:: GIVEN RECORDS ::

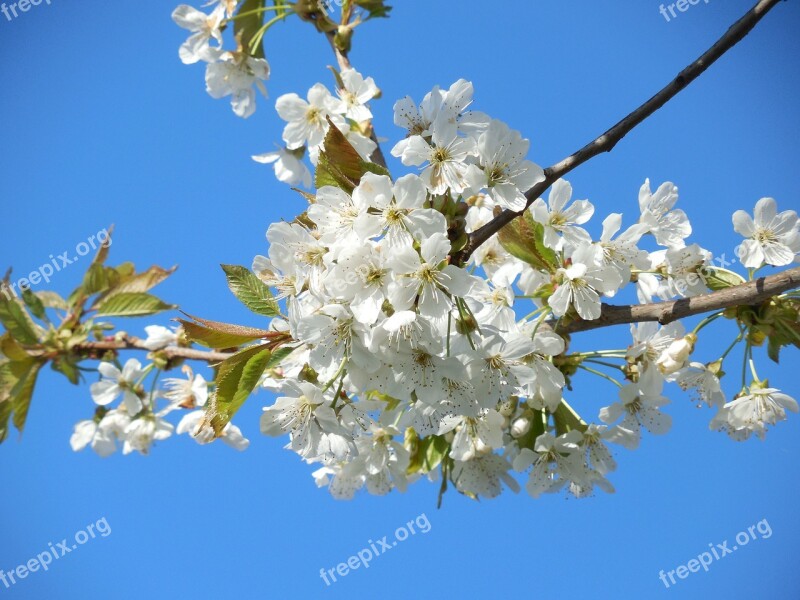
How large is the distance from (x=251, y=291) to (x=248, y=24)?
3.81ft

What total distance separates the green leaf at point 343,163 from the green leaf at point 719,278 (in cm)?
96

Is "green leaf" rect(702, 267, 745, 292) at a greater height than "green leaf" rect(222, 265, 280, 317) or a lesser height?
lesser

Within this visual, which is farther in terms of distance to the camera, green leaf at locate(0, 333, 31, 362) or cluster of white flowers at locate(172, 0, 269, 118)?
cluster of white flowers at locate(172, 0, 269, 118)

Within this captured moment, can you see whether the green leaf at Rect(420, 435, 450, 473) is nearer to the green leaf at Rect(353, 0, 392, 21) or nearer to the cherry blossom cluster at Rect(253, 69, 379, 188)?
the cherry blossom cluster at Rect(253, 69, 379, 188)

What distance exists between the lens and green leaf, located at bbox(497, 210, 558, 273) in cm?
153

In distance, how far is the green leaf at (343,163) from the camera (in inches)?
49.8

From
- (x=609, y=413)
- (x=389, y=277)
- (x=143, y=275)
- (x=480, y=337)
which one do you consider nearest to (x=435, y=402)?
(x=480, y=337)

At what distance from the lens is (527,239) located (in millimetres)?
1531

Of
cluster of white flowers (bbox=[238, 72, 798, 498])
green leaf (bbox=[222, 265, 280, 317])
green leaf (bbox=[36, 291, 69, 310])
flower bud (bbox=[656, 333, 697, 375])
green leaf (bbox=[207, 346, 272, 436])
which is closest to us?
cluster of white flowers (bbox=[238, 72, 798, 498])

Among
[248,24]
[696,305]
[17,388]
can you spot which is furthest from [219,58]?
[696,305]

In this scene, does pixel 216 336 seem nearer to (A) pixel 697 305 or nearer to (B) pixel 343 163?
(B) pixel 343 163

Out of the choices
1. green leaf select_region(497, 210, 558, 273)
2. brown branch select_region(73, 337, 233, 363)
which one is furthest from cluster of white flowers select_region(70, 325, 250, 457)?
green leaf select_region(497, 210, 558, 273)

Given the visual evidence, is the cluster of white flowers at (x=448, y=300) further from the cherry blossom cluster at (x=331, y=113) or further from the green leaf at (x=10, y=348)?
the green leaf at (x=10, y=348)

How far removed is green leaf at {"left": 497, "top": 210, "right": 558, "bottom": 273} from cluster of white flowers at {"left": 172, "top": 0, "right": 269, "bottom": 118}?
3.83ft
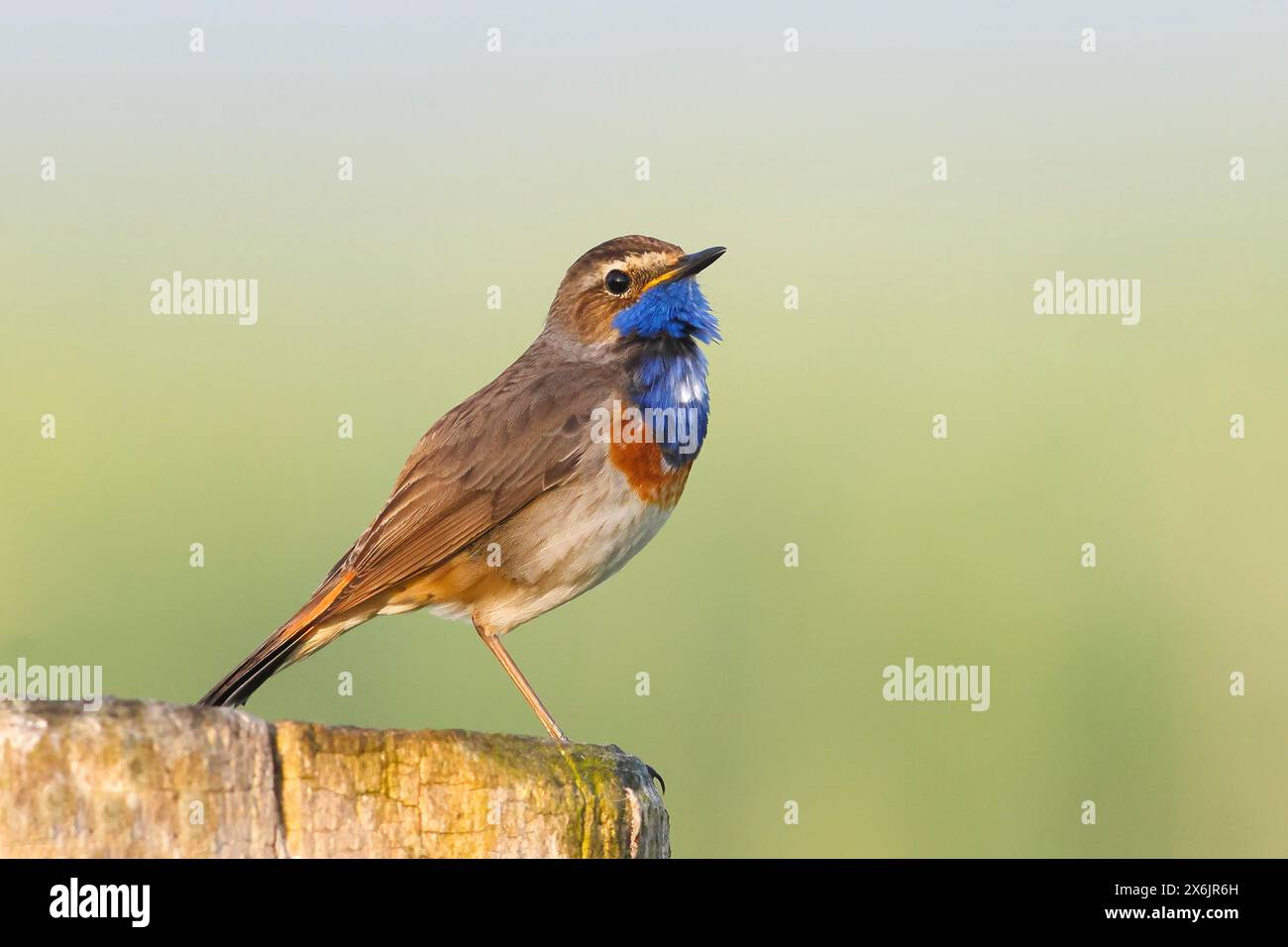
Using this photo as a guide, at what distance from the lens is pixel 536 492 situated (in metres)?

:::

> **EXERCISE TASK**
Copy all the entries word for word. Omit any pictures.

> **RESULT**
How large is the distance from (x=251, y=291) to (x=248, y=24)?
3.81ft

What total distance separates the green leaf at point 343,163 from the green leaf at point 719,278 (in cm)?
96

Is "green leaf" rect(702, 267, 745, 292) at a greater height than "green leaf" rect(222, 265, 280, 317) or a lesser height?
lesser

Within this visual, which is farther in terms of distance to the camera, green leaf at locate(0, 333, 31, 362) or cluster of white flowers at locate(172, 0, 269, 118)?
cluster of white flowers at locate(172, 0, 269, 118)

Within this captured moment, can you see whether the green leaf at Rect(420, 435, 450, 473) is nearer to the green leaf at Rect(353, 0, 392, 21) or nearer to the cherry blossom cluster at Rect(253, 69, 379, 188)?
the cherry blossom cluster at Rect(253, 69, 379, 188)

What distance exists between the lens and green leaf, located at bbox(497, 210, 558, 273) in cm?
153

In distance, how far is the green leaf at (343,163) from the camera (in inches)?
49.8

From
- (x=609, y=413)
- (x=389, y=277)
- (x=143, y=275)
- (x=480, y=337)
which one do you consider nearest to (x=435, y=402)?
(x=480, y=337)

At what distance from the lens is (527,239) located (in millimetres)?
1531

Of
cluster of white flowers (bbox=[238, 72, 798, 498])
green leaf (bbox=[222, 265, 280, 317])
green leaf (bbox=[36, 291, 69, 310])
flower bud (bbox=[656, 333, 697, 375])
green leaf (bbox=[207, 346, 272, 436])
which is closest to us?
cluster of white flowers (bbox=[238, 72, 798, 498])

Among
[248,24]
[696,305]
[17,388]
can you spot which is furthest from [219,58]?
[696,305]

In this scene, does pixel 216 336 seem nearer to (A) pixel 697 305 or nearer to (B) pixel 343 163?
(B) pixel 343 163

Out of the choices
1. green leaf select_region(497, 210, 558, 273)
2. brown branch select_region(73, 337, 233, 363)
which one is furthest from cluster of white flowers select_region(70, 325, 250, 457)?
green leaf select_region(497, 210, 558, 273)

Given the visual evidence, is the cluster of white flowers at (x=448, y=300) further from the cherry blossom cluster at (x=331, y=113) or further from the green leaf at (x=10, y=348)?
the green leaf at (x=10, y=348)

How far removed is green leaf at {"left": 497, "top": 210, "right": 558, "bottom": 273} from cluster of white flowers at {"left": 172, "top": 0, "right": 269, "bottom": 118}?
3.83ft
Using this photo as a guide, at what distance from the lens is pixel 536 492 situated (in metres)?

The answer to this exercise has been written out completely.